Imagine What Father's Day Is Like for All the Dads and Sons in Prison

For more than ten years, in every week or two, I have spent a couple of hours in conversation and reflection with men in the prisons at Attica or Sing Sing -- men whose long years in prison have sharpened in them a desire for inner freedom not common in "the mass of men." In respect for the men I have known and for their aspirations, and because the spirit of fatherhood belongs to all who are mature, let us take advantage of this Father's Day to turn our well-wishing toward the ends for which our hearts are shaped; toward compassion for every son and every father who is in prison. And especially for black and brown men in prison.

========

Revise the Father's Day text between "For more than" and "men in prison.", inclusive, putting "tenderness" in place of "compassion".

= Data below =

========

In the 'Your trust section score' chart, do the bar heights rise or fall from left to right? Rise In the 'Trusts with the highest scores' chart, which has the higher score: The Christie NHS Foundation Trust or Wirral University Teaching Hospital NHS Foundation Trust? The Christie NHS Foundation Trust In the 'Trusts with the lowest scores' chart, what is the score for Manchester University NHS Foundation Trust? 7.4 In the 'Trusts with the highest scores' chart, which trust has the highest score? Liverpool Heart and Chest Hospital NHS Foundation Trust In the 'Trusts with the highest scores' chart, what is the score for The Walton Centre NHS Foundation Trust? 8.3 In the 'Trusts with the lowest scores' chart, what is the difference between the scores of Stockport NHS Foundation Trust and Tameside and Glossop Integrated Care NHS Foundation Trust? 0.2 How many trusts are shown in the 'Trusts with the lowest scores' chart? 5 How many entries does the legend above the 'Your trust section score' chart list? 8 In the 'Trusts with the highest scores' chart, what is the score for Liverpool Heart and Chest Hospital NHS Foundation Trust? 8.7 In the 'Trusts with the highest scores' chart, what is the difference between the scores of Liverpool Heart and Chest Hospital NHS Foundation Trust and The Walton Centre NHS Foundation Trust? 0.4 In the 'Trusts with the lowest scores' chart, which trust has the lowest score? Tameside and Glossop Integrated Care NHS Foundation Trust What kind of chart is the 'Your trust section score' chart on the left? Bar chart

========

= Solution to the exercise =
For more than ten years, in every week or two, I have spent a couple of hours in conversation and reflection with men in the prisons at Attica or Sing Sing -- men whose long years in prison have sharpened in them a desire for inner freedom not common in "the mass of men." In respect for the men I have known and for their aspirations, and because the spirit of fatherhood belongs to all who are mature, let us take advantage of this Father's Day to turn our well-wishing toward the ends for which our hearts are shaped; toward tenderness for every son and every father who is in prison. And especially for black and brown men in prison.